■ Texto de la página

========================================================================

Como toda tecnología, la IA no es buena ni mala. El problema está en el uso —y en el abuso— que hacemos de ella. La historia del ser humano tiene un patrón muy claro: cuando aparece una herramienta poderosa, la exprimimos sin pausa, muchas veces sin medir consecuencias. Con la inteligencia artificial estamos justo ahí. La usamos sin criterio, la adoptamos sin pausa y la dejamos entrar a espacios que quizá no entendemos del todo.

Los ejemplos sobran. Videos creados para impactar, aunque no aporten nada. Noticias falsas tan convincentes que parecen verdaderas, como el caso de la mujer “detenida” en JFK con un pasaporte de un país inexistente. Torenza nunca ha sido parte del mapa, pero millones lo creyeron. La frontera entre realidad y ficción se está volviendo más delgada, y eso debería preocuparnos.

Al mismo tiempo, las redes sociales —que dominaron nuestra atención por más de una década— están mostrando señales de desgaste. Menos publicaciones genuinas, más ruido, menos conexión real. En otra época esto sería motivo de alivio; sin embargo, ahora coincide con el auge de la IA que viene a ocupar cada espacio libre, desde el entretenimiento hasta la producción de contenido y la educación.

========================================================================

■ Los datos

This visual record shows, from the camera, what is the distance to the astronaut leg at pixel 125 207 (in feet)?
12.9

========================================================================

■ Tarea
Transcribe íntegro y sin ningún cambio el texto sobre el uso de la inteligencia artificial.

■ Resultado
Como toda tecnología, la IA no es buena ni mala. El problema está en el uso —y en el abuso— que hacemos de ella. La historia del ser humano tiene un patrón muy claro: cuando aparece una herramienta poderosa, la exprimimos sin pausa, muchas veces sin medir consecuencias. Con la inteligencia artificial estamos justo ahí. La usamos sin criterio, la adoptamos sin pausa y la dejamos entrar a espacios que quizá no entendemos del todo.

Los ejemplos sobran. Videos creados para impactar, aunque no aporten nada. Noticias falsas tan convincentes que parecen verdaderas, como el caso de la mujer “detenida” en JFK con un pasaporte de un país inexistente. Torenza nunca ha sido parte del mapa, pero millones lo creyeron. La frontera entre realidad y ficción se está volviendo más delgada, y eso debería preocuparnos.

Al mismo tiempo, las redes sociales —que dominaron nuestra atención por más de una década— están mostrando señales de desgaste. Menos publicaciones genuinas, más ruido, menos conexión real. En otra época esto sería motivo de alivio; sin embargo, ahora coincide con el auge de la IA que viene a ocupar cada espacio libre, desde el entretenimiento hasta la producción de contenido y la educación.